◆ **WHAT IS EXPECTED**:
Rewrite the section of the paper on science and culture starting with "Science: A Cultural" and going on through "Western society’s history.", putting "misconception" in place of "illusion".
======== SOURCE DOCUMENT ========
Modern science is a cultural movement that emerged in Europe sometime in the middle ages and grew tremendously throughout the sixteenth and seventeenth centuries. During this period, also known as the enlightenment, we began to govern our conduct based purely on clear-sighted rationality as opposed to arbitrary tradition. The authority of the church began to diminish and thus we saw the birth of the “Age of Reason”. Early scientists were often persecuted and ostracized for their new way of thinking, however as the centuries passed science came to be seen as the new authority, and in Western culture today, science is now found in the direct center of society. Modern science holds that nature is to be controlled, measured, manipulated, and predicted as scientists fiercely claim to be absolutely objective and unquestionably value-neutral. When we examine the major aspects and claims that science holds, as well as the social contexts in which it has evolved as a movement, it becomes blatantly obvious that science is rife with masculine bias and loaded with patriarchal values. Using a poststructuralist perspective to examine this problem, this paper will take a look close look at patriarchal science as well as several other related issues. If we are to ever achieve a just and egalitarian society where men and women are seen and treated as equals, it will be absolutely necessary to significantly alter the way in which science is conducted and move towards a new feminist science.
Science: A Cultural Product Right From its Beginnings
Western science is something that is taken largely for granted as a way of knowing that exists outside of society and thus outside of culture. This illusion stems from the way in which science is presented to the public as an objective and disinterested form of knowledge. I believe we should be very weary of this and take into consideration the undeniable parallels between science and culture that can be seen when we look back at Western society’s history.
======== THE DATA ========
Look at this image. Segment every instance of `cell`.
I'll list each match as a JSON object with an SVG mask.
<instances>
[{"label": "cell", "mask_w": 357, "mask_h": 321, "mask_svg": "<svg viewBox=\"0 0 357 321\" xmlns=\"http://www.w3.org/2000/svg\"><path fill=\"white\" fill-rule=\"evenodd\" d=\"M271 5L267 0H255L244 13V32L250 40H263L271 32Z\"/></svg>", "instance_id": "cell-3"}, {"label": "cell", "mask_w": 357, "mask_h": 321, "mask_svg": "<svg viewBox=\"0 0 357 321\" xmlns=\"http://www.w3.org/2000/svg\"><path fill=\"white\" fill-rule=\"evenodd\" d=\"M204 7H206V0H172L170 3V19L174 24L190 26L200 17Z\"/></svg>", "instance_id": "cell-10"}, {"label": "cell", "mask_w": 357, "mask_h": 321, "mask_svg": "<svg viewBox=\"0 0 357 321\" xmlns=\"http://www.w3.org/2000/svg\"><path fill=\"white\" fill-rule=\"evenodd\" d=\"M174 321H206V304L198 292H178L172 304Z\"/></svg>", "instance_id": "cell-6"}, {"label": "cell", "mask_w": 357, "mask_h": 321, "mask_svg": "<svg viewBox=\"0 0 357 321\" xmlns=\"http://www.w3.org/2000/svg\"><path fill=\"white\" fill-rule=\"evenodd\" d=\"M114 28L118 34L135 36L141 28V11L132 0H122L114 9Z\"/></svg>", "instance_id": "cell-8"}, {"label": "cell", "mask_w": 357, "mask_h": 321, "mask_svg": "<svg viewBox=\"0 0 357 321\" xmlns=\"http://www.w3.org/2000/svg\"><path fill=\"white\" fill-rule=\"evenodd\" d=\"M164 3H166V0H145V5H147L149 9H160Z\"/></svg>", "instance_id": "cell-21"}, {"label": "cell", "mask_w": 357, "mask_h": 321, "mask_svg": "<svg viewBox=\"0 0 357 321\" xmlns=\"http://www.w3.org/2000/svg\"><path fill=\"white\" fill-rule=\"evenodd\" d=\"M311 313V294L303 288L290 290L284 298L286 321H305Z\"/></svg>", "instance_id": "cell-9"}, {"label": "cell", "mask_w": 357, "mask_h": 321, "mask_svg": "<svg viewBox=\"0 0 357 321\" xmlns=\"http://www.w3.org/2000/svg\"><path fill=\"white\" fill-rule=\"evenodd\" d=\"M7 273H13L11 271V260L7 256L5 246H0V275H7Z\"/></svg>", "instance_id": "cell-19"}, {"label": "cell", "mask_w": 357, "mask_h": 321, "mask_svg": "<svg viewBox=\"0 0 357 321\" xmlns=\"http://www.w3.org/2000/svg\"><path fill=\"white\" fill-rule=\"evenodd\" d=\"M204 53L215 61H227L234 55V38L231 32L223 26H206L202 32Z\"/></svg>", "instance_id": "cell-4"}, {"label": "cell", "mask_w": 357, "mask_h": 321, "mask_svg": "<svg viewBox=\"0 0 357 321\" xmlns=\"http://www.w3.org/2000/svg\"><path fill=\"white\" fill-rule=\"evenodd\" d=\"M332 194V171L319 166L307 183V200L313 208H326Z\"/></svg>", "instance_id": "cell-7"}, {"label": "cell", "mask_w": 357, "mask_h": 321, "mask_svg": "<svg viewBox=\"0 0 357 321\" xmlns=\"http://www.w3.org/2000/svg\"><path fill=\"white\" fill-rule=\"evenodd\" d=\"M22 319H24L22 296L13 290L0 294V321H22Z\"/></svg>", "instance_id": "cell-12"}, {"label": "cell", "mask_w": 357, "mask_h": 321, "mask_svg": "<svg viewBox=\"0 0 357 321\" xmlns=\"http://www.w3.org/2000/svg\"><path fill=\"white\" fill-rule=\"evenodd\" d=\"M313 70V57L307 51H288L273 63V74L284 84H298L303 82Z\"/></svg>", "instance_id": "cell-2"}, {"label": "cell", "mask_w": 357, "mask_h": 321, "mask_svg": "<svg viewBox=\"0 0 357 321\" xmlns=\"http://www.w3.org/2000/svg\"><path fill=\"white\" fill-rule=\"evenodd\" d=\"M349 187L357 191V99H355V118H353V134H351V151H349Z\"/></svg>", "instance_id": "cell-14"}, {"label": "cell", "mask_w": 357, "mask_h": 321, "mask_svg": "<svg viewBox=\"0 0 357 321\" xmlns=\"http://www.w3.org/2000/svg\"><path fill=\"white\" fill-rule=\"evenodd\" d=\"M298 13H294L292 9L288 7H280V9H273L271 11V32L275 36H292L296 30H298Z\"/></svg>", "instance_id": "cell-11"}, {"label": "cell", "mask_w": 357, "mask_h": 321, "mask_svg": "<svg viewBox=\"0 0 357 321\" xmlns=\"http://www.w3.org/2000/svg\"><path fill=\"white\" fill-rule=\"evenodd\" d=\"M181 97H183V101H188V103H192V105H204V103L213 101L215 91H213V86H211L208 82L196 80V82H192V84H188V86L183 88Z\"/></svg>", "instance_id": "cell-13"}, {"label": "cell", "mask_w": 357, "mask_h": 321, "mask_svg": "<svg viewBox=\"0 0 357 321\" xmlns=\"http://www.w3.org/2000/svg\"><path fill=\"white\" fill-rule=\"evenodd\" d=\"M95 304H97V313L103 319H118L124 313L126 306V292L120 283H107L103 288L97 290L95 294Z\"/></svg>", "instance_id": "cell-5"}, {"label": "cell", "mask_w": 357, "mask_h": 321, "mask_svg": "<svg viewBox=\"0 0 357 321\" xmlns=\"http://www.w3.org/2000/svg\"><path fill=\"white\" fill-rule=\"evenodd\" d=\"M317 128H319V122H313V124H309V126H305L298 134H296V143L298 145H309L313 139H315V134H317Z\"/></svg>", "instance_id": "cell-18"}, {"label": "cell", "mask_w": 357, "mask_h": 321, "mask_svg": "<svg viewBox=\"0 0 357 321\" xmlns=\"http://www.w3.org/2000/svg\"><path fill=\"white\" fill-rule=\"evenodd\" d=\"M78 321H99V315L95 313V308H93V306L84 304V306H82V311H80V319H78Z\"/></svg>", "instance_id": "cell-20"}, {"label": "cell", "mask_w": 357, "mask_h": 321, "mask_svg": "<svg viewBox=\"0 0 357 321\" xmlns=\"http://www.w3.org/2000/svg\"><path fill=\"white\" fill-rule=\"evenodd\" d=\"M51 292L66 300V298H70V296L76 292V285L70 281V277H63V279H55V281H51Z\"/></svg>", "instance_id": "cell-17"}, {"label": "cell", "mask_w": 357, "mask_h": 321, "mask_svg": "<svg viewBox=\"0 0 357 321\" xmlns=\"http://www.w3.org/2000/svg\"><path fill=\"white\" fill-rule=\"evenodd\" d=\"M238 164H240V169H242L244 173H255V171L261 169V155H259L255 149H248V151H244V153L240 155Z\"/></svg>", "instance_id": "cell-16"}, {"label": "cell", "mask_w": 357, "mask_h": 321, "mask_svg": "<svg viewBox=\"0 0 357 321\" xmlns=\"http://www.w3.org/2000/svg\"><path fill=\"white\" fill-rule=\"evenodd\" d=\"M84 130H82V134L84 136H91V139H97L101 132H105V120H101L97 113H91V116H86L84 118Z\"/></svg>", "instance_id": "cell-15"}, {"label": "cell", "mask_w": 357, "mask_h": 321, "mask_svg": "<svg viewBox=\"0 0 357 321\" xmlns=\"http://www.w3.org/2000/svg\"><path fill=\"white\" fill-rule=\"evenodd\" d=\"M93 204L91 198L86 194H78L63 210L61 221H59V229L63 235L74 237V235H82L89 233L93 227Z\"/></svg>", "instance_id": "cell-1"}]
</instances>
========
◆ **RESPONSE FOR THIS EXERCISE**:
Science: A Cultural Product Right From its Beginnings
Western science is something that is taken largely for granted as a way of knowing that exists outside of society and thus outside of culture. This misconception stems from the way in which science is presented to the public as an objective and disinterested form of knowledge. I believe we should be very weary of this and take into consideration the undeniable parallels between science and culture that can be seen when we look back at Western society’s history.